Utah is No. 5 among the states and the District of Columbia in the money that it reaps from nonlocal visitors to national park units, according to a study by the National Park Service and Michigan State University.

The report said that nonlocal visitors to Utah's National Park Service units in 2007 spent $484.6 million on food, hotels, souvenirs, gasoline and other items in communities within 50 miles of a park.

The only areas where park visitors spent more were California ($1.03 billion), the District of Columbia ($974.6 million), North Carolina ($682.5 million) and Florida ($521.4 million).

The study said that visitor spending supported 10,234 jobs in Utah near its parks. Payrolls from the parks themselves funded another 913 jobs. National park units in Utah supported 11,147 jobs overall in the state.

That means Utah also ranks No. 5 in the country for national parks-related jobs, behind California (24,626), D.C. (24,340), Arizona (18,257) and North Carolina (13,998).

The study said Utah parks had more than 8.1 million recreational visitors in 2007.

"Most of them need a place to stay overnight. They all needed meals each day and most of them bought something to take home and remind them of their experience. When you add that up, you get a sense of the economic impact national parks have across the country —and it's significant," said National Park Service Director Mary A. Bomar.

She used the numbers to build a case that the National Park Service's overall budget of $2.65 billion in 2007 was a good deal, in part, because it led visitors to spend $11.8 billion in parks and nearby communities nationwide.

"Every tax dollar spent on national parks resulted in more than $4 in visitor spending in communities within 50 miles of a national park site," Bomar said.

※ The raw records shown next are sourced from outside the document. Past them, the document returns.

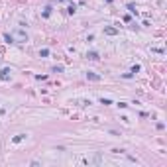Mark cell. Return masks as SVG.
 Listing matches in <instances>:
<instances>
[{
    "label": "cell",
    "instance_id": "obj_1",
    "mask_svg": "<svg viewBox=\"0 0 167 167\" xmlns=\"http://www.w3.org/2000/svg\"><path fill=\"white\" fill-rule=\"evenodd\" d=\"M0 79H2V81H8V79H10V69H2V71H0Z\"/></svg>",
    "mask_w": 167,
    "mask_h": 167
},
{
    "label": "cell",
    "instance_id": "obj_2",
    "mask_svg": "<svg viewBox=\"0 0 167 167\" xmlns=\"http://www.w3.org/2000/svg\"><path fill=\"white\" fill-rule=\"evenodd\" d=\"M87 79H91V81H100V77L96 75V73H91V71L87 73Z\"/></svg>",
    "mask_w": 167,
    "mask_h": 167
},
{
    "label": "cell",
    "instance_id": "obj_3",
    "mask_svg": "<svg viewBox=\"0 0 167 167\" xmlns=\"http://www.w3.org/2000/svg\"><path fill=\"white\" fill-rule=\"evenodd\" d=\"M87 57H89V59H98V53H96V51H89V53H87Z\"/></svg>",
    "mask_w": 167,
    "mask_h": 167
},
{
    "label": "cell",
    "instance_id": "obj_4",
    "mask_svg": "<svg viewBox=\"0 0 167 167\" xmlns=\"http://www.w3.org/2000/svg\"><path fill=\"white\" fill-rule=\"evenodd\" d=\"M61 71H63V65H55L53 67V73H61Z\"/></svg>",
    "mask_w": 167,
    "mask_h": 167
},
{
    "label": "cell",
    "instance_id": "obj_5",
    "mask_svg": "<svg viewBox=\"0 0 167 167\" xmlns=\"http://www.w3.org/2000/svg\"><path fill=\"white\" fill-rule=\"evenodd\" d=\"M24 138H26V134H18V136L14 138V142H20V140H24Z\"/></svg>",
    "mask_w": 167,
    "mask_h": 167
},
{
    "label": "cell",
    "instance_id": "obj_6",
    "mask_svg": "<svg viewBox=\"0 0 167 167\" xmlns=\"http://www.w3.org/2000/svg\"><path fill=\"white\" fill-rule=\"evenodd\" d=\"M106 34H108V36H114V34H116V30H114V28H106Z\"/></svg>",
    "mask_w": 167,
    "mask_h": 167
}]
</instances>
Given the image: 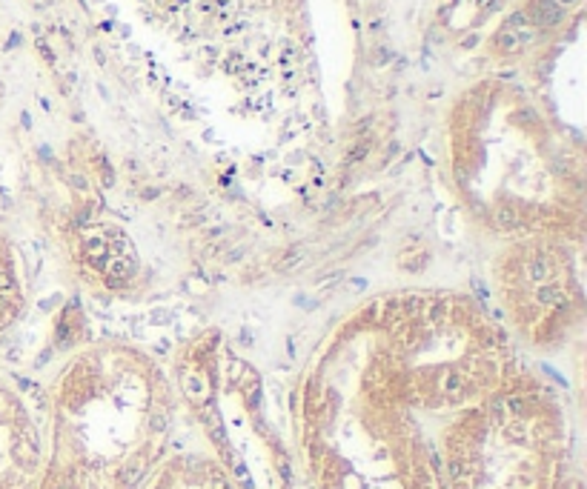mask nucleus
Wrapping results in <instances>:
<instances>
[{
    "label": "nucleus",
    "instance_id": "2",
    "mask_svg": "<svg viewBox=\"0 0 587 489\" xmlns=\"http://www.w3.org/2000/svg\"><path fill=\"white\" fill-rule=\"evenodd\" d=\"M561 3H573V0H561Z\"/></svg>",
    "mask_w": 587,
    "mask_h": 489
},
{
    "label": "nucleus",
    "instance_id": "1",
    "mask_svg": "<svg viewBox=\"0 0 587 489\" xmlns=\"http://www.w3.org/2000/svg\"><path fill=\"white\" fill-rule=\"evenodd\" d=\"M561 17V9L553 3V0H539L533 6V20L536 23H559Z\"/></svg>",
    "mask_w": 587,
    "mask_h": 489
}]
</instances>
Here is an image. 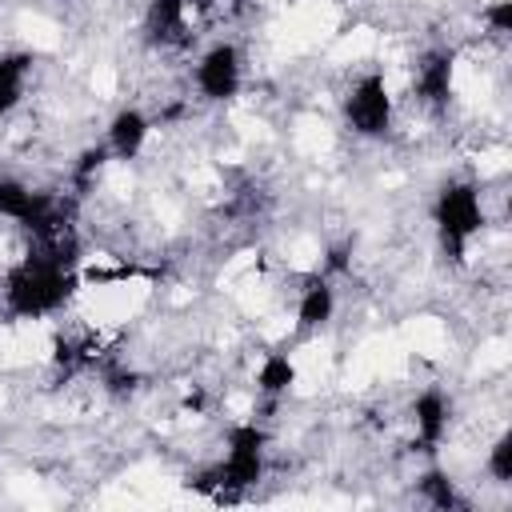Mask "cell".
<instances>
[{
    "mask_svg": "<svg viewBox=\"0 0 512 512\" xmlns=\"http://www.w3.org/2000/svg\"><path fill=\"white\" fill-rule=\"evenodd\" d=\"M452 396L440 384H424L412 400H408V428H412V452L420 456H436L452 432Z\"/></svg>",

Figures for 2008 are not yet available, although Bomar said she expects such spending was as high or higher this year despite $4 per gallon gasoline during the peak summer travel period. She said visitation fell only slightly despite high-priced gasoline.

Just four of Utah's 13 National Park Service units brought more than 80 percent of nonlocal visitor spending in Utah

—Zion, Glen Canyon (the Utah portion), Bryce Canyon and Arches.

Zion, the state's most-visited national park in 2007, attracted 2.7 million visitors, a third of all the state's national park visitors in 2007. They spent nearly $133 million and supported an estimated 2,843 jobs.